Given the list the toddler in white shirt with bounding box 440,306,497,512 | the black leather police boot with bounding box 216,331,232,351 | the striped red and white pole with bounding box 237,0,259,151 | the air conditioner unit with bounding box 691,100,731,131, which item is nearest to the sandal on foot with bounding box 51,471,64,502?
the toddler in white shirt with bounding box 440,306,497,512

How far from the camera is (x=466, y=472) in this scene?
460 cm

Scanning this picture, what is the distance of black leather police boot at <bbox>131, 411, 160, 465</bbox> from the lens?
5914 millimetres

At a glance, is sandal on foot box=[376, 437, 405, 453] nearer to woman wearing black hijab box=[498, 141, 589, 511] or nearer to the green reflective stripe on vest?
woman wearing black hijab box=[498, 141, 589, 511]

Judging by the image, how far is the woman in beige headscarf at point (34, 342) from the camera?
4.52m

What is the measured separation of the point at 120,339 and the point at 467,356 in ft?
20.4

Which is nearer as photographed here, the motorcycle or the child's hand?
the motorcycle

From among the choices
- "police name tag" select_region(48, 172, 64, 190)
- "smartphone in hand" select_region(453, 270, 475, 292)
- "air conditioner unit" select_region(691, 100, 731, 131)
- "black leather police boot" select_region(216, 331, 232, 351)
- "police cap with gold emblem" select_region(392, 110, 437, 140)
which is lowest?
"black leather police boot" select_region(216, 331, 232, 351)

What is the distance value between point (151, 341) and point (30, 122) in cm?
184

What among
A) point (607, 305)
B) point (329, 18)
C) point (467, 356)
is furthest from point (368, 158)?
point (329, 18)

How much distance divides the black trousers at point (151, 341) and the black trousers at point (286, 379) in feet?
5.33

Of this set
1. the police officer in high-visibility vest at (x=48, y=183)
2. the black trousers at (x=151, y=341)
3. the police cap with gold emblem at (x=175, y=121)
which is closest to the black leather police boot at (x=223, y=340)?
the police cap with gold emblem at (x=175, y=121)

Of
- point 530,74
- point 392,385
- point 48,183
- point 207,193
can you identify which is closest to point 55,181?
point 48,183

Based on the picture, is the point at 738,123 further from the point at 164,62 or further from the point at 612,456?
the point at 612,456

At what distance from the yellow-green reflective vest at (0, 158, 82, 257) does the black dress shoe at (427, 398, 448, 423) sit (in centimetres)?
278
□ □ □ □ □
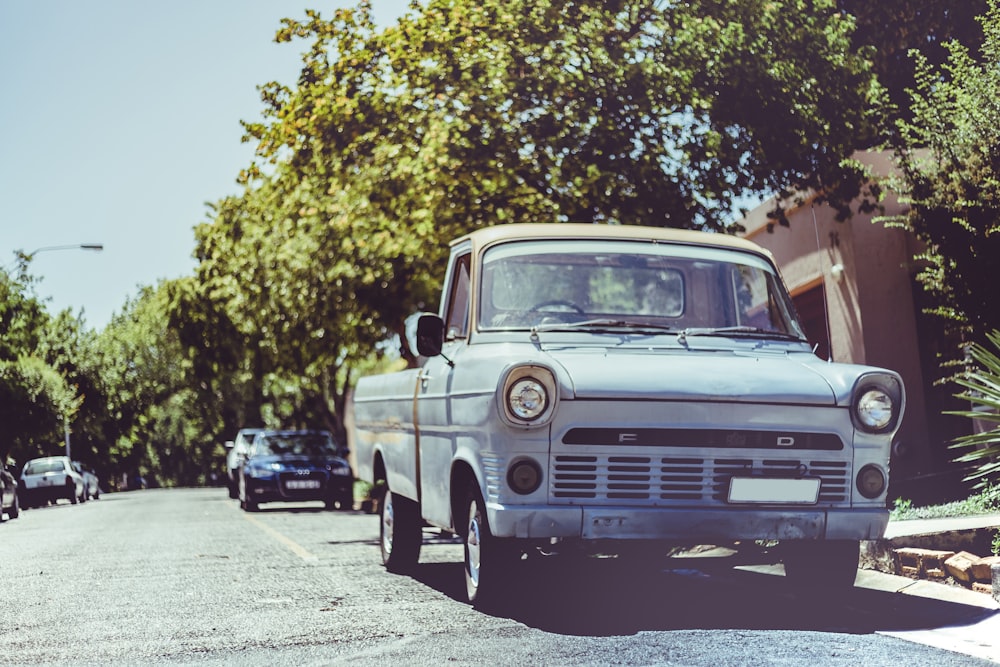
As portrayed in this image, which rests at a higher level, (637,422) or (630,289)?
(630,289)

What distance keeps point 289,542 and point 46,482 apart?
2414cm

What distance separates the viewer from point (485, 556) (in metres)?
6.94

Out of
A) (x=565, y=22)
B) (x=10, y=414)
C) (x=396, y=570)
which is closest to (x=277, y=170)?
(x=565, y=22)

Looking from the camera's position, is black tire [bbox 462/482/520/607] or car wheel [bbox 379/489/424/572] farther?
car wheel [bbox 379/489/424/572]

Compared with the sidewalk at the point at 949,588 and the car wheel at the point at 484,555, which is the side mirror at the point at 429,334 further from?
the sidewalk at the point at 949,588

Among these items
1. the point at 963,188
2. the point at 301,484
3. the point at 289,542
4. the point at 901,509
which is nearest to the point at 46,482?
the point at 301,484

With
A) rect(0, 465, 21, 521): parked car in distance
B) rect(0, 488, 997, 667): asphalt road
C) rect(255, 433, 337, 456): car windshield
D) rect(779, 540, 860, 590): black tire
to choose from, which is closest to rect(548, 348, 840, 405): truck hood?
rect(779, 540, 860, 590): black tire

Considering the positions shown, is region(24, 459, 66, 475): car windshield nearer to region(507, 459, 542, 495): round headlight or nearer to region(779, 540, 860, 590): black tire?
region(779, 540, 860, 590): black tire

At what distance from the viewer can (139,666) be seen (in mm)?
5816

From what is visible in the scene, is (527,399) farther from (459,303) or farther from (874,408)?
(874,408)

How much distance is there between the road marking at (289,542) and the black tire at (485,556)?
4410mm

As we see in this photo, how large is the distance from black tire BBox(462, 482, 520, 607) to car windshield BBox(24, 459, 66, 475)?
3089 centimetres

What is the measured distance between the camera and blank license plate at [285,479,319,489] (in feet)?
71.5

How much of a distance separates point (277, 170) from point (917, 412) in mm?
□ □ □ □ □
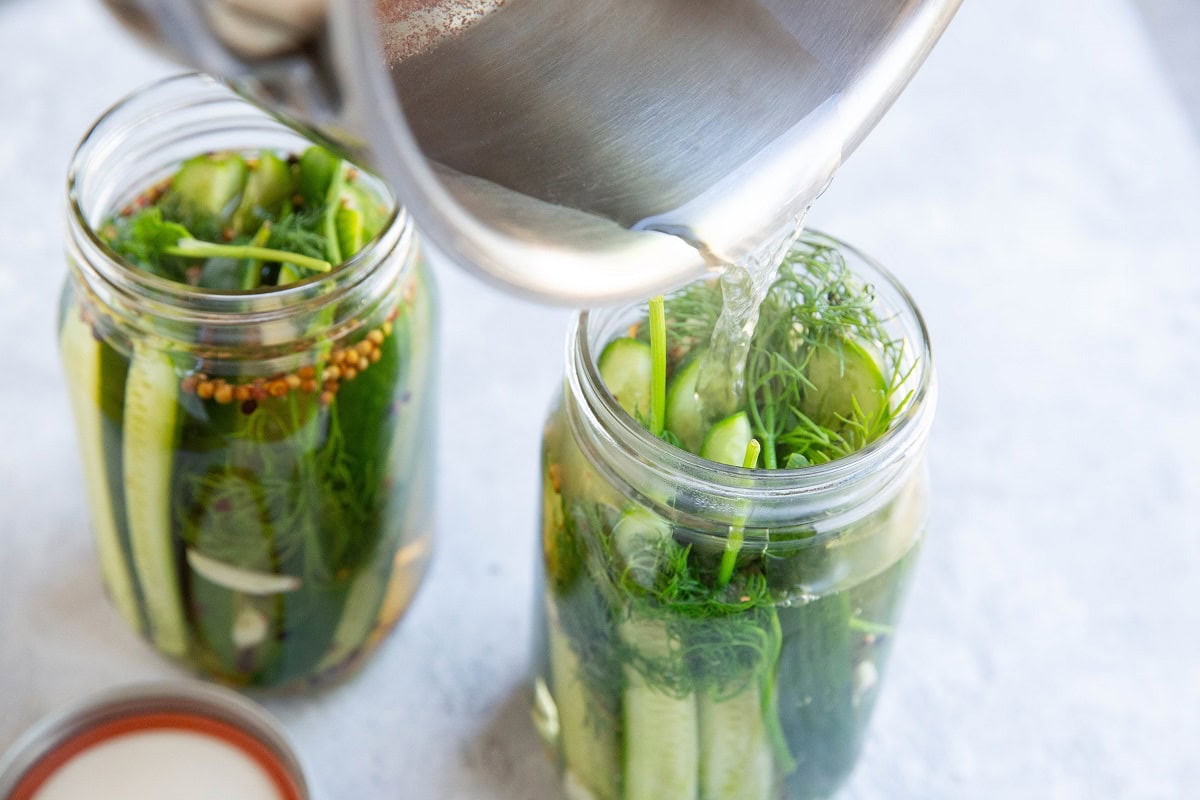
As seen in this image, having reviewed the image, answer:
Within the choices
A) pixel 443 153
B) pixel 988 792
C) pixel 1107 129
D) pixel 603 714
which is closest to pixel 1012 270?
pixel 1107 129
□ □ □ □ □
-- The request --
Quote the data from the line with "Given the list" up to and including the line with "5914 millimetres".

-- Solution to this problem --
Given the list the toddler in white shirt with bounding box 440,306,497,512 | the black leather police boot with bounding box 216,331,232,351 | the striped red and white pole with bounding box 237,0,259,151 | the air conditioner unit with bounding box 691,100,731,131, which item is nearest to the sandal on foot with bounding box 51,471,64,502?
the toddler in white shirt with bounding box 440,306,497,512

How far from the camera is (x=466, y=472) in this scene?
460 cm

Scanning this picture, what is the distance of black leather police boot at <bbox>131, 411, 160, 465</bbox> from the lens?
5914 millimetres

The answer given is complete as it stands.